Orienting unorganized points for surface reconstruction

Abstract

We address the problem of assigning consistently oriented normal vectors to unorganized point cloud with noises, non-uniformities, and thin-sharp features as a pre-processing step to surface reconstruction. The conventional orienting scheme using minimal spanning tree fails on points with the above defects. Different from the recently developed consolidation technique, our approach does not modify (i.e., down-sampling) the given point cloud so that we can reconstruct more surface details in the regions with very few points. The method consists of three major steps. We first propose a modified scheme of generating adaptive spherical cover for unorganized points by adding a sphere splitting step based on eigenvalue analysis. This modification can better preserve the connectivity of surface generated from the spheres in the highly sparse region. After generating the triangular mesh surface and cleaning its topology, a local search based algorithm is conducted to find the closest triangle to every input points and then specify their orientations. Lastly, an orientation-aware principle component analysis step gives correct and consistently oriented normal vectors to the unorganized input points. Conventional implicit surface fitting based approach can successfully reconstruct high quality surfaces from the unorganized point cloud with the help of consistently oriented normal vectors generated by our method.

Introduction

The reverse engineering problem for reconstructing three dimensional models in a computer system from unorganized points that are generated by 3D surface scanning devices has been a subject of intensive research for many years. The scanned 3D surface represented by an unorganized point cloud is typically noisy, contains holes, and has high variations in point density. Oriented normals at the points play a critical role in surface reconstruction. It is because that the oriented normals define the reconstructed surface to the first order and identify the inside/outside information. As will be shown in our tests below, the oriented normals become extremely important at the regions with very sparse points. Also, to generate correctly oriented normal vectors on the points in such regions is a very tough job. The conventional methods using minimal spanning tree (MST) (e.g., [1]) or Voronoi diagram (e.g., [2], [3], [4]) fail. Some recent researches consider estimating normals from captured images using photometric stereo [5], [6], which however suffers from the unideal acquisition conditions like specular reflections, material artifacts, and shadowing. The most recent work presented in [7] does not assign normal vectors directly to the given points. It first adopts a weighted locally optimal projection operator to produce a set of denoised and evenly distributed particles over the original point cloud, and then conducts a priority-driven normal propagation scheme to assign normal vectors to the particles. This down-sampling strategy actually further removes limited information of underlying surfaces from those highly sparse regions, therefore the reconstructed surface in such regions will not be as good as ours (see Fig. 1). Our approach proposed in this paper can assign consistently oriented normal vectors to the scattered points so that the downstream reconstruction algorithm can successfully generate surface in the regions with highly sparse points.

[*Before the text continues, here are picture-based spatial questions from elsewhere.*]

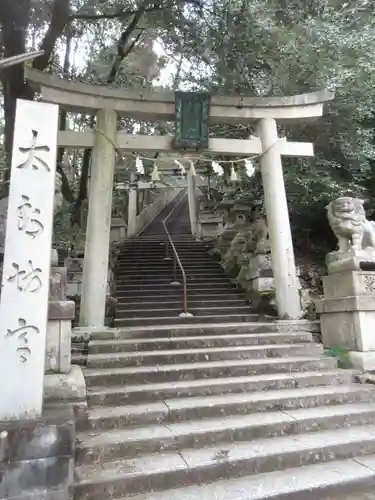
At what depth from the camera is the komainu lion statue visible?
18.1 feet

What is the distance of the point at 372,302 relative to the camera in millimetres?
5207

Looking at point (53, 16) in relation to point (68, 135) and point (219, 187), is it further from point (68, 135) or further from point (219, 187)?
point (219, 187)

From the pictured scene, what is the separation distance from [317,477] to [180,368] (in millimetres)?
1897

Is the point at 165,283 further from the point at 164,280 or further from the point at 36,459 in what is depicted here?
the point at 36,459

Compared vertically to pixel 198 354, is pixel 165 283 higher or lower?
higher

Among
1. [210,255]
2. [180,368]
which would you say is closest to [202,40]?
[210,255]

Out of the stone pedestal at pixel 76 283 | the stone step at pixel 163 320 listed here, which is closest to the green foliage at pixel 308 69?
the stone step at pixel 163 320

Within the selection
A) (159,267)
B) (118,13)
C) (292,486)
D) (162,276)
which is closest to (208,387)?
(292,486)

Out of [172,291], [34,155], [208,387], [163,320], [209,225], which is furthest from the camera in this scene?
[209,225]

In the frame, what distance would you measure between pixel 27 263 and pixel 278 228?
16.3 ft

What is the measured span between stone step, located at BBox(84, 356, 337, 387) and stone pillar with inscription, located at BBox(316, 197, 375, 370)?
0.44 m

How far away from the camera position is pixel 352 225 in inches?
218

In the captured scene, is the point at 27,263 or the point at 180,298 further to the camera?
the point at 180,298

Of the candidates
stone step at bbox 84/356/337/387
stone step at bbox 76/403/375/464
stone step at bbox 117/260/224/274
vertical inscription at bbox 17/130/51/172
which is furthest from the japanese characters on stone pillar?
stone step at bbox 117/260/224/274
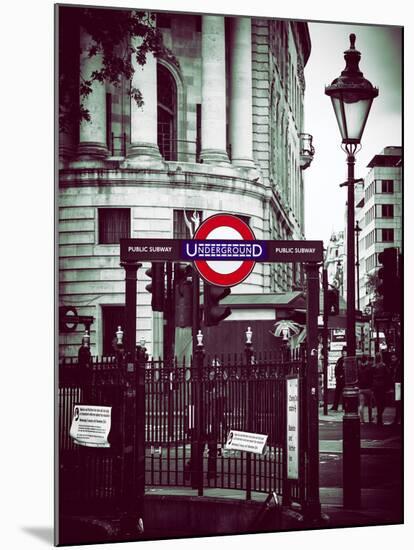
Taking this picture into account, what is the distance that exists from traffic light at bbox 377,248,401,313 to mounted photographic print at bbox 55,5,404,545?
1 centimetres

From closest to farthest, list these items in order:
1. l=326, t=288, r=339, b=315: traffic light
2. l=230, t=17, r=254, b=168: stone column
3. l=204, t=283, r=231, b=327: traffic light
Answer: l=204, t=283, r=231, b=327: traffic light < l=230, t=17, r=254, b=168: stone column < l=326, t=288, r=339, b=315: traffic light

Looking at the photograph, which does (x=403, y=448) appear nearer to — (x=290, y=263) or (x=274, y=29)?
(x=290, y=263)

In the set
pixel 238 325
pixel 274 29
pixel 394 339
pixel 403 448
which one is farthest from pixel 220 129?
pixel 403 448

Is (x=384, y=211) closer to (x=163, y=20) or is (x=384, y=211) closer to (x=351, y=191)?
(x=351, y=191)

To orient unorganized points effectively and efficiently, we develop two techniques by extending the integrating approach for meshing scattered point data [8]. First, a modified scheme is proposed to generate adaptive spherical cover (ASC) for unorganized points by adding an eigenvalue analysis based sphere splitting step. With this step, our approach can better preserve the surface's connectivity in the regions with highly sparse points. After getting the spherical cover for scattered points, the triangulation and topology cleaning procedure [8] can generate a triangular mesh surface M roughly presenting the underlying surface S. Although this mesh M is not a good approximation of S, it gives a very robust evidence for assigning the orientation of input points. A straightforward way is to find the closest point c_p on M for each input point p, then the normal vector ${\mathbf{n}}_{{\mathbf{c}}_p}$ of c_p on M is assigned as the normal vector of p. Nevertheless, as M is an inaccurate approximation of S, such normal vectors give inaccurate surface information to the downstream mesh reconstruction algorithm (e.g., [9]). Therefore, instead of assigning ${\mathbf{n}}_{{\mathbf{c}}_p}$ to p, we only let p hold the orientation of n_cp—thus, we name our method as orienting approach (ORT). An orientation-aware principle component analysis (PCA) step is adopted to assign correct and consistently oriented normal vectors to the unorganized points. Moreover, the ASC constructed in the first step will be employed to speed up the closest point search on M. The experimental results demonstrate that our approach can successfully orient the unorganized point clouds for various models—so that conventional schemes like [9] can reconstruct a proper surface for the input data. Fig. 1 shows a comparison of the results between other approaches and ours on a Venus head model with non-uniform point density and noises. Our approach (ORT+RBF) gives the best reconstruction result. The good performance of our approach is benefited by (1) the proposed framework of using adaptive ASC to give the consistent orientation of points and (2) the newly developed sphere splitting step based on eigenvalue analysis.